### SOURCE EXTRACT
Deep within—or scattered throughout, it’s still not clear —the brain’s oracular folds lie feedback receptacles called reward centres. Here, chemicals known as neurotransmitters such as dopamine “tell” the brain if the body is being taken care of. In ways that are still not entirely understood, they influence the degree to which we empathize, connive, drink, smoke and eat. The greatest reward that early humans got was food and the brain responded with bursts of dopamine. With a shift in lifestyles, regions of the brain that once responded to food alone now have also begun to respond to money, according to Watve.
To be sure, the idea that different regions in the brain may be playing roles different from what they were ordained for isn’t new.
Drugs that seek to manage obesity by killing hunger pangs tap into the mechanism of the brain’s reward systems to wean patients off overeating.
“They aren’t too popular, as most drugs such as Sibutramine have side effects and are banned in India,” said Anoop Misra, a diabetes researcher and chairman, Center of Excellence for Diabetes, Metabolic Diseases and Endocrinology at Fortis Hospitals.
Evolutionary biologists have observed several organisms that employed alternative uses for organs that were designed for different purposes, just as feathers evolved for regulating the body temperatures of birds, but then began to be used for flight.
“It’s called exaptation,” said Aditya Sinha, evolutionary biologist at the National Institute of Advanced Sciences, Bangalore. He said Watve’s work was exciting, most importantly because the data showed that nearly 18% of the variance, or divergence from the mean, in BMI and 25% of the variation in the waist-to-hip ratio could be explained by this one idea of exaptation. “Obesity is an extremely complex phenomenon with several factors thought to play a role. So if one factor can explain between one-fourth and one-fifth of the variation, it is pretty significant. We still though have no idea how exactly this works in the brain,” he said.

### SOURCE INFORMATION
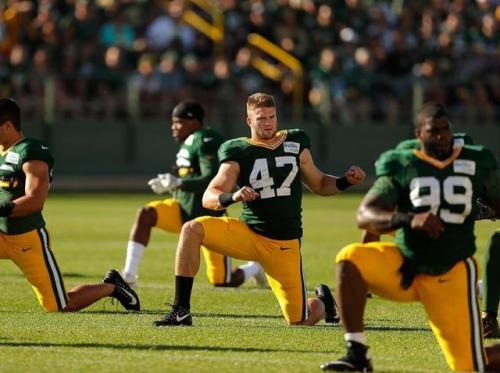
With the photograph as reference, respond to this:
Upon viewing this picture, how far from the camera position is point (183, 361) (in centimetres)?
707

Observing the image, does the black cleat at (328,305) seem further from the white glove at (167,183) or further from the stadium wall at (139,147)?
the stadium wall at (139,147)

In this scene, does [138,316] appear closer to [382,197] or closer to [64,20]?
[382,197]

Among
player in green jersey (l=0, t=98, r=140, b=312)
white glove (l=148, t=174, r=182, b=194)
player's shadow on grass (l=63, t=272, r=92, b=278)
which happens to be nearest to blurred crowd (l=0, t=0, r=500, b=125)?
player's shadow on grass (l=63, t=272, r=92, b=278)

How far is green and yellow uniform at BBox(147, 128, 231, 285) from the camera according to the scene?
10773mm

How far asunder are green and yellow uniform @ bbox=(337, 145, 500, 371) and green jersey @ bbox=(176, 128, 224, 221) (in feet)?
13.8

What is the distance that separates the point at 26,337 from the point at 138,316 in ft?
4.33

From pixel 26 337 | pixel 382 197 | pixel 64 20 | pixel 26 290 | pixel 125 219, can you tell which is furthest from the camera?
pixel 64 20

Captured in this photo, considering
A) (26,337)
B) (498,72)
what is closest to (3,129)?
(26,337)

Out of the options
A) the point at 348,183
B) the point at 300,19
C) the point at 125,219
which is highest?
the point at 300,19

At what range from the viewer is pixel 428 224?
Answer: 20.5ft

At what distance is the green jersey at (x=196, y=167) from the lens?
35.0 feet

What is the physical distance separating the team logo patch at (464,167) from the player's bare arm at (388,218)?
0.97ft

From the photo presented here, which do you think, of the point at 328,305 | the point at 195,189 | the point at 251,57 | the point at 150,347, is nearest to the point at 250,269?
the point at 195,189

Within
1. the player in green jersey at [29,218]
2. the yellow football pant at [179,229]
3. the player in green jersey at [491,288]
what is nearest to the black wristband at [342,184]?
the player in green jersey at [491,288]
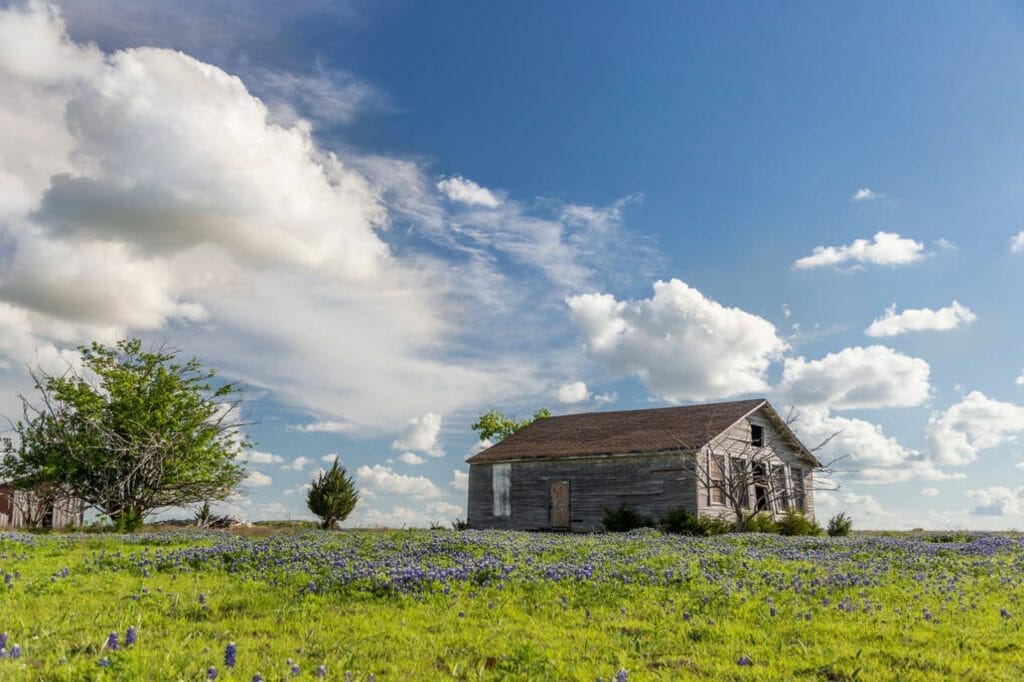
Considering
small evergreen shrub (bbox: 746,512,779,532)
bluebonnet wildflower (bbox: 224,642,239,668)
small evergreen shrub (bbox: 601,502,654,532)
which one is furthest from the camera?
small evergreen shrub (bbox: 601,502,654,532)

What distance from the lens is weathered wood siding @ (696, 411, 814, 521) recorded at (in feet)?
118

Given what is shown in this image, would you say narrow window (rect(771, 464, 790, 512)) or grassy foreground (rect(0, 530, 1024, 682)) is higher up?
narrow window (rect(771, 464, 790, 512))

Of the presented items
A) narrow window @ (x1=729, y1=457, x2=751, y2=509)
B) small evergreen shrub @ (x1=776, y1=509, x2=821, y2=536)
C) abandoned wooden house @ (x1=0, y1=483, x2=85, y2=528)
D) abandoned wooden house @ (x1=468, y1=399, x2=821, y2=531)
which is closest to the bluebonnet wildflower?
abandoned wooden house @ (x1=468, y1=399, x2=821, y2=531)

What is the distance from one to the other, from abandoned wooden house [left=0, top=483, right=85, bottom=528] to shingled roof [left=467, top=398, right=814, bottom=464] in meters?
21.2

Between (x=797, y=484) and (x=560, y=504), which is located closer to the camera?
(x=560, y=504)

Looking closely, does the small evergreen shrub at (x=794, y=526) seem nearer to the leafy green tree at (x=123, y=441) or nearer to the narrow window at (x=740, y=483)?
the narrow window at (x=740, y=483)

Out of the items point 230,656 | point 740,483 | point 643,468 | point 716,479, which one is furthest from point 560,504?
point 230,656

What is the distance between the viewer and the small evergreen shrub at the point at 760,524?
3391 cm

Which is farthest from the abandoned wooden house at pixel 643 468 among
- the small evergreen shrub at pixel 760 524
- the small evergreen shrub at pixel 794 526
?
the small evergreen shrub at pixel 794 526

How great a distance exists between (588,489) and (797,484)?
1421 centimetres

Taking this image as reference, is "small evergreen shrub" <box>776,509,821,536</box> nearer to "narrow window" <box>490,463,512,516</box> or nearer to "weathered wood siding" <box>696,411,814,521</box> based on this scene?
"weathered wood siding" <box>696,411,814,521</box>

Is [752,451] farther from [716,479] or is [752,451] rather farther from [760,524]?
[760,524]

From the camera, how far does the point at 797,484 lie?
44.1 m

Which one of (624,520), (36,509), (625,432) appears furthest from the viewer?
(36,509)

### CHECK YOUR UNDERSTANDING
a - Summarize the passage on brain reward centers and obesity in two sentences.
b - Using the passage on brain reward centers and obesity, say whether each statement agrees with it, and quote the words that decide it: (i) Sibutramine is banned in India. (ii) Feathers first evolved for flight. (iii) Sinha says it is now clear how exaptation works in the brain.
c - Go on with the passage on brain reward centers and obesity from its last sentence.

### RESULTS
a - Brain reward centers use neurotransmitters such as dopamine to signal whether the body is being cared for, and according to Watve, regions that once responded only to food now also respond to money. Evolutionary biologist Aditya Sinha calls this exaptation and says Watve's data show it can explain nearly 18% of the variance in BMI and 25% of the variation in waist-to-hip ratio, although how it works in the brain is still unknown.

b -
(i) Yes: "most drugs such as Sibutramine have side effects and are banned in India"
(ii) No: "feathers evolved for regulating the body temperatures of birds, but then began to be used for flight"
(iii) No: "We still though have no idea how exactly this works in the brain"

c -
Also unclear is the degree to which food and money struggle for dominance over the brain’s reward circuitry.
Misra however isn’t convinced neural mechanisms play a significant overarching role in obesity.
“The paper presents an extremely interesting hypothesis, but I’m not convinced that the data set shows strong evidence that money is playing an important role in obesity, at least at the individual level,” he said.
The experiment doesn’t take into consideration the cashier’s family history of obesity, Misra said. His own research shows a wide variety of genes can explain nearly 60% of obesity incidence, and that in a majority of such cases exercise and diet can overcome even these genetic effects.
Watve isn’t the only one to study the effect of money on obesity. In April, Eric Stice and co-researchers at the Oregon Research Institute reported in The Journal of Neuroscience on a group of 60 lean adolescents who were at different risk levels of being prone to obesity (those with two obese parents were deemed to be at higher risk than those with one). They reacted differently to both food and money rewards. Those at higher risk levels had significantly higher levels of activation in the brain’s reward circuitry to food and money.
Watve plans to conduct more experiments to prove his hypothesis and is planning a conference in Pune to discuss behavioural influences related to obesity.
“Cashiers were chosen because they are more likely to be thinking ‘money-related’ thoughts over long periods and, therefore, the effects of money were easier to quantify,” he said. “That said we’re looking at collaborations to study other professions.”
•Researchers are looking at ideas in evolutionary biology to understand why obesity has become pandemic
•Biologist Milind Watve says one of the reasons for obesitymay be evolution and resulting changes that are occurring in the human brain.
•An experiment suggest that diminished returns from food may be causing people to overeat and, hence, put them at greater risk of being fat.